In the Oklahoma case, the U.S. Supreme Court had asked the State Supreme Court to explain why it had previously struck down the law, which would restrict the off-label use of the abortion pill, and whether it amounted to an unconstitutional ban. Abortion rights advocates, who would prefer to let the ruling stand than be brought up with an uncertain Supreme Court, cheered the dismissal of the case.
“This should send a strong message to politicians in Oklahoma and across the U.S. that women’s constitutional rights are not up for debate and cannot be legislated away,” said Nancy Northup, president and CEO of the Center for Reproductive Rights, which brought the initial challenge to the Oklahoma law.
The Oklahoma law banned the use of safer, off-label protocols for medication abortion and narrows the time window it is available. The law is admittedly confusing: Off-label use of drugs is highly common, and forcing doctors to adhere to an older protocol – which requires an additional office visit and has more side effects – has nothing to do with medicine and everything to do with politics. But the question was whether this amounted to a ban, or just a regulation. Under Supreme Court precedent, an outright ban of abortion before viability is outright unconstitutional, but regulations are allowed unless they constitute an “undue burden.” The Oklahoma Supreme Court responded, “H.B. 1970 effectively bans all medication abortions.” That was enough for the U.S. Supreme Court to drop it.
Meanwhile, in Texas, a similar medication abortion ban was ruled constitutional by both the federal district court (which added a health exception) and the appeals court (which removed it).
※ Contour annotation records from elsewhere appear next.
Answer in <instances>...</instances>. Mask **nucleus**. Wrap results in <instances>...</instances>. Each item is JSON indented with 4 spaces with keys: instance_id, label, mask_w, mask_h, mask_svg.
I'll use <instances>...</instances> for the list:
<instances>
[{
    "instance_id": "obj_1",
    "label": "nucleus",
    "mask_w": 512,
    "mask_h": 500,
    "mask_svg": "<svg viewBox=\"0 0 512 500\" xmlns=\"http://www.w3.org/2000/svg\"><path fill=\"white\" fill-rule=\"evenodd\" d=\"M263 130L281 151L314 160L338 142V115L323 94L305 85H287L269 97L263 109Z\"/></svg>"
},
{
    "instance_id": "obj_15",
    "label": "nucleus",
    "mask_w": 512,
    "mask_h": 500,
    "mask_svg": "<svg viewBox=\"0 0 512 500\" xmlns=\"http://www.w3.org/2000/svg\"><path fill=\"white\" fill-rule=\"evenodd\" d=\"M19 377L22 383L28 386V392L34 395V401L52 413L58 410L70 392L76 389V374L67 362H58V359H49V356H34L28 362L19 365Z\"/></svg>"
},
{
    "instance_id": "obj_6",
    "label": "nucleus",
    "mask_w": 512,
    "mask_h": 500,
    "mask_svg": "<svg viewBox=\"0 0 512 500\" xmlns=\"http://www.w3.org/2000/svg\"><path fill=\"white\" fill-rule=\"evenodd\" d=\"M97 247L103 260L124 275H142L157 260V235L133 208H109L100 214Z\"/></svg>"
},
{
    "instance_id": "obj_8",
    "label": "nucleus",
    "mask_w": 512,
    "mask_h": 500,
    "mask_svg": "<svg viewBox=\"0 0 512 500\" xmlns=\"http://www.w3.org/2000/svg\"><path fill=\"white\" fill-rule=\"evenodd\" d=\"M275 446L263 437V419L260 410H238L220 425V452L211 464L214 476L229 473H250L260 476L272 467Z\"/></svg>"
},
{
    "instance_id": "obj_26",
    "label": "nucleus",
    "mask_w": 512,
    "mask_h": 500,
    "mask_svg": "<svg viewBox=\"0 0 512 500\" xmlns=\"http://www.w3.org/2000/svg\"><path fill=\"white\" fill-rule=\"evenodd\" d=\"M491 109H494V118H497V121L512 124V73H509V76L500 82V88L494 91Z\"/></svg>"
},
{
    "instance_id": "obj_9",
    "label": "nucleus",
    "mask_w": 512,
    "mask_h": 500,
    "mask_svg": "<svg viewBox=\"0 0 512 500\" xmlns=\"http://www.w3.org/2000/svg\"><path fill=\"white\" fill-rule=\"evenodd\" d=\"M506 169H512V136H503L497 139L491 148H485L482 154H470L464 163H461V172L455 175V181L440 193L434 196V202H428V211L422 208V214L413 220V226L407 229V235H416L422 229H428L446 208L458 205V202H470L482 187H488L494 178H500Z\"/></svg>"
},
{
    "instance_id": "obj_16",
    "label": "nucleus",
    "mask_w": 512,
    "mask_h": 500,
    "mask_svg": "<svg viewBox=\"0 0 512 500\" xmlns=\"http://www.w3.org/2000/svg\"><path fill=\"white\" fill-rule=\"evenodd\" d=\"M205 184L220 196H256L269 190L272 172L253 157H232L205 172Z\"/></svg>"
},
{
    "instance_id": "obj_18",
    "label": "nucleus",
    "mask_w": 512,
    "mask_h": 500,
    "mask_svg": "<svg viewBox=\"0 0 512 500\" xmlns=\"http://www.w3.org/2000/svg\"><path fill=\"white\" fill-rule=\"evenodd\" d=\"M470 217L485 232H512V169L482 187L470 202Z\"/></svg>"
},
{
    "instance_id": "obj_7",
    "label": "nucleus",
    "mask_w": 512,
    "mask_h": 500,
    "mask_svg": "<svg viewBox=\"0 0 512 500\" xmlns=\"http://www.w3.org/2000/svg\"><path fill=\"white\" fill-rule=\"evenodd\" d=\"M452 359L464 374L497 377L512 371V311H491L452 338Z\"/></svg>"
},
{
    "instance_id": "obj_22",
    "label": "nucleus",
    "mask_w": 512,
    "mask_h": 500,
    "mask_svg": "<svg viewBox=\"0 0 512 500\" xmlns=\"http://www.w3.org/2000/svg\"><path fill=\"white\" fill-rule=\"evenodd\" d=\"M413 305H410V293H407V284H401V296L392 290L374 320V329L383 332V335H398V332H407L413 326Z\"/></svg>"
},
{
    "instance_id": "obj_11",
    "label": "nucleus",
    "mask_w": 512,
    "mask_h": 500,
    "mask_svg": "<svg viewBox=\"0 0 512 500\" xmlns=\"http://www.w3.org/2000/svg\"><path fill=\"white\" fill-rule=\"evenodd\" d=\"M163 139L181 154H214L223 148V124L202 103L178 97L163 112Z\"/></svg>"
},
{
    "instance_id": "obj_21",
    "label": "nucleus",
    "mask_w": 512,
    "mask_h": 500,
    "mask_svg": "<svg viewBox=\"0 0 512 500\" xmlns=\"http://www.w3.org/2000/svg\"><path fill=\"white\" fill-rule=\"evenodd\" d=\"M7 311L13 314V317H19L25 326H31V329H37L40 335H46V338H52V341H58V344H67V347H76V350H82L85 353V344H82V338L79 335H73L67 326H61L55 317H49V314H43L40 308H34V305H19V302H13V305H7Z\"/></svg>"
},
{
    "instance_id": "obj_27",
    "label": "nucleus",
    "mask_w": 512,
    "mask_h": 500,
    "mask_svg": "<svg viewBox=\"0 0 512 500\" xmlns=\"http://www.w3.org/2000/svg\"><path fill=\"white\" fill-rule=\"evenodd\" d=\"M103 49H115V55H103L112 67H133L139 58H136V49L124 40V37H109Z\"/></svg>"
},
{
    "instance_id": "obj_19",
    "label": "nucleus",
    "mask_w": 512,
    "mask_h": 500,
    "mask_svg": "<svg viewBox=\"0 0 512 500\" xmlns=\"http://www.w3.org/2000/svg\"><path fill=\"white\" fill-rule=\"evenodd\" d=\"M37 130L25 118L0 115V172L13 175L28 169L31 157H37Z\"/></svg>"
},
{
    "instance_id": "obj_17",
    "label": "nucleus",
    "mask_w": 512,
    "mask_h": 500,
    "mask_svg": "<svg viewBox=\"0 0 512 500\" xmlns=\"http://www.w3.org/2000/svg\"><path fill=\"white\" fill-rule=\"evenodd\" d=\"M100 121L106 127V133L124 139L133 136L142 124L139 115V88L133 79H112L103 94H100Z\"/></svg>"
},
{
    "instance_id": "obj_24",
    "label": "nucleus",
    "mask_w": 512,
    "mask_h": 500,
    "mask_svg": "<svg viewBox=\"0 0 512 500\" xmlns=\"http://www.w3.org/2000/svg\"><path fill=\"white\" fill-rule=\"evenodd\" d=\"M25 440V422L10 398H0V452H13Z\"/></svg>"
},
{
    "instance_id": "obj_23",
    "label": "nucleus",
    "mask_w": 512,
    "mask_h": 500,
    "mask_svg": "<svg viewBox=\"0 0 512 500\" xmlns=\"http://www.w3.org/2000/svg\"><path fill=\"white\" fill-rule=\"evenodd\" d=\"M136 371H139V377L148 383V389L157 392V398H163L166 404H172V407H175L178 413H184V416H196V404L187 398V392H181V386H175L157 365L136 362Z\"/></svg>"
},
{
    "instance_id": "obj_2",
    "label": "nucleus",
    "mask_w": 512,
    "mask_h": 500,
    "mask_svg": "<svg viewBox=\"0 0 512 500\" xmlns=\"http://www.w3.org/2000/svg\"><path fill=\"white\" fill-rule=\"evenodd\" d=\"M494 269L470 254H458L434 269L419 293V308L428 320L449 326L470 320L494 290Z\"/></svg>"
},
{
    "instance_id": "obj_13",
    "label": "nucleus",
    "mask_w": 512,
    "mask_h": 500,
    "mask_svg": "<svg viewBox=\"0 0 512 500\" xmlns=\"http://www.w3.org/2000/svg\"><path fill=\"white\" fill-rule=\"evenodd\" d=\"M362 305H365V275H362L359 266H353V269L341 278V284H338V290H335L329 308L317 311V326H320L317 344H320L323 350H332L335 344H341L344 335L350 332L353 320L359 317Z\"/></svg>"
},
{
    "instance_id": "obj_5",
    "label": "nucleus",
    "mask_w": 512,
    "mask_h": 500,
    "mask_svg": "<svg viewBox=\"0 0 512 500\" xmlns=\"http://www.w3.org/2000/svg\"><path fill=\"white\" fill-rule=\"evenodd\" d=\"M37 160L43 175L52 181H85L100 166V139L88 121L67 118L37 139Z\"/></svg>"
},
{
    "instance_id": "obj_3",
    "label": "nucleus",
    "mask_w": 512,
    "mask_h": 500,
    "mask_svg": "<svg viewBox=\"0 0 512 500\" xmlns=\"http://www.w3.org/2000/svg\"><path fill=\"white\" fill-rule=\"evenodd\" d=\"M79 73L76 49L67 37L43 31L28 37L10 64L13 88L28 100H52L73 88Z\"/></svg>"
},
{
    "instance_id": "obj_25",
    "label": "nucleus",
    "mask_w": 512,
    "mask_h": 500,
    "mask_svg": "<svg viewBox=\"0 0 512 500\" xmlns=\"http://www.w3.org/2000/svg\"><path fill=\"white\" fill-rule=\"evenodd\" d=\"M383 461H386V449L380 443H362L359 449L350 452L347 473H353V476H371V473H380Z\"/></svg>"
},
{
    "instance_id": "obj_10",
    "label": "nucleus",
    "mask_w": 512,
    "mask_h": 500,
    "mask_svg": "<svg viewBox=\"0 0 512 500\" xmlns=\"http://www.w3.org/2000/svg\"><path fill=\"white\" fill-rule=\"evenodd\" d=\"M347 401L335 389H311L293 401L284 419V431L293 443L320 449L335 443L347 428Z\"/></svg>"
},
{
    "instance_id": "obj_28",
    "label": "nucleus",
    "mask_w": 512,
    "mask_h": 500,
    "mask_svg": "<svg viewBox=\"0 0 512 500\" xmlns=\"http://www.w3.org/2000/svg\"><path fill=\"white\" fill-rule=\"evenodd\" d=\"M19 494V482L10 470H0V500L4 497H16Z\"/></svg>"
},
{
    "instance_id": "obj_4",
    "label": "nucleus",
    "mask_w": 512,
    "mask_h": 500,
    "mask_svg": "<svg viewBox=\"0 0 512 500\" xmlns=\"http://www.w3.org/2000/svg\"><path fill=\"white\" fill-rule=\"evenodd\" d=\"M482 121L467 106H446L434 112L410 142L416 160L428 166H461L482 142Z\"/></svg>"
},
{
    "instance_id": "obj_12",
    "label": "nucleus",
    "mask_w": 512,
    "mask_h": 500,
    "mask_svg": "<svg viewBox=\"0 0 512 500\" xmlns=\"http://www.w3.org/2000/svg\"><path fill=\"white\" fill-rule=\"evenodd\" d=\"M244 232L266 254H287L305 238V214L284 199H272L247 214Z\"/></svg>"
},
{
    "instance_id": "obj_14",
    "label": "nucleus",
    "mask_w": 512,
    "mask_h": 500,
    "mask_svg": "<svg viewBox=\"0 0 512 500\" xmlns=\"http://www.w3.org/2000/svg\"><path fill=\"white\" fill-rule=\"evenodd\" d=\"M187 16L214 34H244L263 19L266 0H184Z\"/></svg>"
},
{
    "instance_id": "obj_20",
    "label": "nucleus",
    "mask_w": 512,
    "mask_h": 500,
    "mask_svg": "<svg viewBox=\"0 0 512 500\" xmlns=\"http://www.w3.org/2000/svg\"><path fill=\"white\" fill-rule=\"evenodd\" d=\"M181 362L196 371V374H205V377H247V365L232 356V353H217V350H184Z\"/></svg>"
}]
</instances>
While that provision is not part of the emergency request before the Supreme Court, it may eventually have to settle the question of whether states can pass such laws requiring the FDA protocol.
The more immediately pressing provision is the one that is already preventing women from accessing their constitutional right to end their pregnancy.
The Center for Reproductive Rights, the ACLU, and Planned Parenthood are representing reproductive healthcare providers who are asking the court to block enforcement of the law in Texas. “The District Court enjoined the operation of the law prior to its effective date because it found that it does not improve patient outcomes and imposes a substantial obstacle in the path of women seeking abortion,” they wrote in their appeal, adding that evidence indicated “the law would have an unprecedented and devastating effect on women’s abilities to obtain an abortion.” The Fifth Circuit has said it will hear oral argument in the case in January 2014.
“Over the last couple of days, women who made the complex and deeply personal decision to have an abortion showed up at their doctor’s appointment and could not get a safe and legal medical procedure that has been their constitutionally protected right for 40 years,” said Cecile Richards, president of Planned Parenthood Federation of America. “We’re asking the Supreme Court to stop Texas’ dangerous and extreme law because your rights—your very ability to make your own medical decisions—should not depend on your zip code.”
One such woman joined a teleconference held by the organizations Monday. Marni Evans, who is seven weeks pregnant, had already gone through the mandatory transvaginal ultrasound and the waiting period required under Texas law. But her appointment has been canceled because her provider does not have admitting privileges at a hospital 30 miles away. “I am still pregnant today because that decision was taken away from me,” Evans said. “That is not supposed to happen in this country.”